Janji yang Terlupakan
Memperhatikan pertumbuhan Abyan, anak bontot kau yang kini berusia 15 bulan. Melihat keceriaannya, dan dia yang sedang sering berceloteh dengan suara yang belum jelas, tawanya, langkah-langkah kecilnya yang belum teguh, senyumnya..
Pikiranku melayang..
Dia dan masa kecilnya, dia yang belum mengerti apa yang dilakukannya, dan dia yang pasti akan melupakan apa yang dia lakukan saat ini saat usianya mulai bertambah.
Kapan manusia mulai bisa mengingat apa yang dilakukannya?
Kita yang dewasa ini terkadang hanya bisa mengingat samar kejadian yang kita lakukan di usia 2 atau 3 tahun ke bawah. Bahkan di usia 4 pun mulai sulit mengingat tapi di 4 tahun sudah mulai ada ingatan meski samar akan masa yang sudah lewat.
Aku perhatikan juga anak-anakku yang beranjak dewasa…
Zahroh, Raihan, Sarah.. mereka dengan kenanganku yang bahkan samar pula akan masa kecil mereka. Kalau dengan bantuan foto atau video, atau tulisan yang aku niatkan untuk mengabadikan cerita, aku baru bisa dengan mudah mengingatnya.
Tahun demi tahun berlalu. Aku akan memasuki 34 tahun ini.

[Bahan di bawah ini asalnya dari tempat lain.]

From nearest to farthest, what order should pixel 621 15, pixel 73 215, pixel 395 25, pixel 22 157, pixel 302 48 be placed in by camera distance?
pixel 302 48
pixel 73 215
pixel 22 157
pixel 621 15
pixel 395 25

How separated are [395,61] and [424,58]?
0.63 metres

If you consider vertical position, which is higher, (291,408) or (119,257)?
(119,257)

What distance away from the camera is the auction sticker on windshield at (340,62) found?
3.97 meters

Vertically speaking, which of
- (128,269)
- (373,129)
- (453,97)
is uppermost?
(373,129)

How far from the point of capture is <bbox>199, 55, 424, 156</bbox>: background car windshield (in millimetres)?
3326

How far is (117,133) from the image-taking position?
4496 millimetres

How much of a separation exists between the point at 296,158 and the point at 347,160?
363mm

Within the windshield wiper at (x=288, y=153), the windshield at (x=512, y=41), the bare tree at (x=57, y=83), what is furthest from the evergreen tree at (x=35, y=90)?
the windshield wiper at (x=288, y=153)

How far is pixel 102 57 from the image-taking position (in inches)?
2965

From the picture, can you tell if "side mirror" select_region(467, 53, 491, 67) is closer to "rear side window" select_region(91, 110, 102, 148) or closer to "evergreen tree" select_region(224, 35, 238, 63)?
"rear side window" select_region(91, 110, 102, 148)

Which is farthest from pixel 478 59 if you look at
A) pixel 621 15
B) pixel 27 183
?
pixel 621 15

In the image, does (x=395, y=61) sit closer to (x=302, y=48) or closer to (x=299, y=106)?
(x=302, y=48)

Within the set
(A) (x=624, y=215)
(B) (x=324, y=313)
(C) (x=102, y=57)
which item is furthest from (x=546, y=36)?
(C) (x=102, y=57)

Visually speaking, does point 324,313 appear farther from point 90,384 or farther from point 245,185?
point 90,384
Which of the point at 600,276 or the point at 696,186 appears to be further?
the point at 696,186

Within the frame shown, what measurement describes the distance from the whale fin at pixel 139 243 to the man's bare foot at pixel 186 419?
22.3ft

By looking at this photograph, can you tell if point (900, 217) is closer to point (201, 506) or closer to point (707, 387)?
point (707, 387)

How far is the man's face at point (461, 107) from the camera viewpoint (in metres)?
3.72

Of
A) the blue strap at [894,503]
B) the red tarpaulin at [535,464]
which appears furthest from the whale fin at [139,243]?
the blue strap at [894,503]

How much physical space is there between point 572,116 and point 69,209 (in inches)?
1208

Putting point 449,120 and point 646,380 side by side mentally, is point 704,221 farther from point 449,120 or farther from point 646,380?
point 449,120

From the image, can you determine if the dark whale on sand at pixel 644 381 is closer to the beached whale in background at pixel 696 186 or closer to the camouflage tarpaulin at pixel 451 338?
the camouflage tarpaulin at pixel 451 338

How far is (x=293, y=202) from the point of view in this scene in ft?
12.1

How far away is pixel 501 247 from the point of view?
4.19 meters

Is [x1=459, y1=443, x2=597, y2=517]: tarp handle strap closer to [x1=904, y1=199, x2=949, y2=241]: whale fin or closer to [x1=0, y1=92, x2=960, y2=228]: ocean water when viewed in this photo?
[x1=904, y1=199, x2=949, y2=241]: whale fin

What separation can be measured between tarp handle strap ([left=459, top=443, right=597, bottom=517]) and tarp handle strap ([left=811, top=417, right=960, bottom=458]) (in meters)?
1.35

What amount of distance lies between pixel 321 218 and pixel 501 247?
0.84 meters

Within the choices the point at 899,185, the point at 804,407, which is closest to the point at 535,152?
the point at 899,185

Mencoba juga mengingat masa-masa saat aku di usia anak-anakku kini.
Kenangan-kenangan yang hadir. Apa yang aku ingat dan sebanyak yang aku lupakan.
Tetiba aku teringat sebuah ayat.
Al-A'raf - Ayat 172
وَإِذْ أَخَذَ رَبُّكَ مِن بَنِي آدَمَ مِن ظُهُورِهِمْ ذُرِّيَّتَهُمْ وَأَشْهَدَهُمْ عَلَىٰ أَنفُسِهِمْ أَلَسْتُ بِرَبِّكُمْ قَالُوا بَلَىٰ شَهِدْنَا أَن تَقُولُوا يَوْمَ الْقِيَامَةِ إِنَّا كُنَّا عَنْ هَٰذَا غَافِلِينَ
The Sabiq company:
Dan (ingatlah) ketika Tuhanmu mengeluarkan dari sulbi (tulang belakang) anak cucu Adam keturunan mereka dan Allah mengambil kesaksian terhadap roh mereka (seraya berfirman), “Bukankah Aku ini Tuhanmu?” Mereka menjawab, “Betul (Engkau Tuhan kami), kami bersaksi.” (Kami lakukan yang demikian itu) agar di hari Kiamat kamu tidak mengatakan, “Sesungguhnya ketika itu kami lengah terhadap ini.”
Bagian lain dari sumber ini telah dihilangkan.